NMT training with on-the-fly subword sampling

To predict the target subword, a common choice is to use a RNN architecture. NMT is trained using the standard maximum likelihood estimation, maximizing the log-likelihood of a given parallel corpus.

We can't optimize the marginal log-likelihood because the number of possible segmentations increases exponentially with respect to the sentence length. We approximate it with finite 1 sequences sampled from P(x|X) and P(y|Y) respectively.

BPE vs. unigram LM

BPE is based on a greedy and deterministic symbol replacement, which can't provide multiple segmentations with probabilities.

The unigram LM assumes that each subword occurs independently, and therefore the probability of a subword sequence is the product of the subword occurrence probabilities.

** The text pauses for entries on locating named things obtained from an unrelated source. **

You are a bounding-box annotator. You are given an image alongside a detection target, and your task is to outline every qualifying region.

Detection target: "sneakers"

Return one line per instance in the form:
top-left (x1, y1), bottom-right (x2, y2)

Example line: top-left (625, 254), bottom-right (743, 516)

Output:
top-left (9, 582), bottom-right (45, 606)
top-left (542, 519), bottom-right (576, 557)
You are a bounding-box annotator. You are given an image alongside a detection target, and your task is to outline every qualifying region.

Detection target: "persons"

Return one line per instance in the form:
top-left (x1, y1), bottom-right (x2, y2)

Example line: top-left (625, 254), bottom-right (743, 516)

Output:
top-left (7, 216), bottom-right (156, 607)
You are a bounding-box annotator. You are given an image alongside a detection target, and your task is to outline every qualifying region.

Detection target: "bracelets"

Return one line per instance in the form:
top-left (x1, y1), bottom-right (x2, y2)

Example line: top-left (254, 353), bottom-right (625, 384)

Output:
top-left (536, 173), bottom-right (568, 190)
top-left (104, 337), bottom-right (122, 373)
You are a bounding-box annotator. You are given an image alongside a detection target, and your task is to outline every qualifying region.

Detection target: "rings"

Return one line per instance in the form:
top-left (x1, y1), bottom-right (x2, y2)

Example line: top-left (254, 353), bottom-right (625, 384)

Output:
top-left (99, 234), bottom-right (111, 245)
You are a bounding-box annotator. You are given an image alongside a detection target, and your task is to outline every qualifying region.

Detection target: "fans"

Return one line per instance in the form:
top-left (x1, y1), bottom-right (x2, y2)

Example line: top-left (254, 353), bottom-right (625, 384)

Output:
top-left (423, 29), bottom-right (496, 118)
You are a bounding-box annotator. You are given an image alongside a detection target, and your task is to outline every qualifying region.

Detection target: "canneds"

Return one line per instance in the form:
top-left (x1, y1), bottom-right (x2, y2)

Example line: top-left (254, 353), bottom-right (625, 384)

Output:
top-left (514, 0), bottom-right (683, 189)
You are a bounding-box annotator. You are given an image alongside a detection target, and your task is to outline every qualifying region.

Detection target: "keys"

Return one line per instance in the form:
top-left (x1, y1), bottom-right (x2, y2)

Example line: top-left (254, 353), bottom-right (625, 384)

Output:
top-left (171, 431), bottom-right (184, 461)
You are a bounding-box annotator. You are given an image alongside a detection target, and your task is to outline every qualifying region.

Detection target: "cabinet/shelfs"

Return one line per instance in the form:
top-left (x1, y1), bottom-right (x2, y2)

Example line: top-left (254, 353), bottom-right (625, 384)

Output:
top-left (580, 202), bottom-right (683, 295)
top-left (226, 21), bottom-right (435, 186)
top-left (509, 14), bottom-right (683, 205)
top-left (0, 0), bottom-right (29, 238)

If the vocabulary is given we can estimate subword occurrence probabilities via the EM algorithm, but in real setting we don't know the vocabulary size. We find it with an iterative algorithm (see paper section 3.2).

The unigram LM model is more flexible than BPE because it's based on a probabilistic LM and can output multiple segmentations with their probabilities.

Conclusion

We virtually augment training data with on-the-fly subword sampling, which helps improve the accuracy and robustness of NMT models.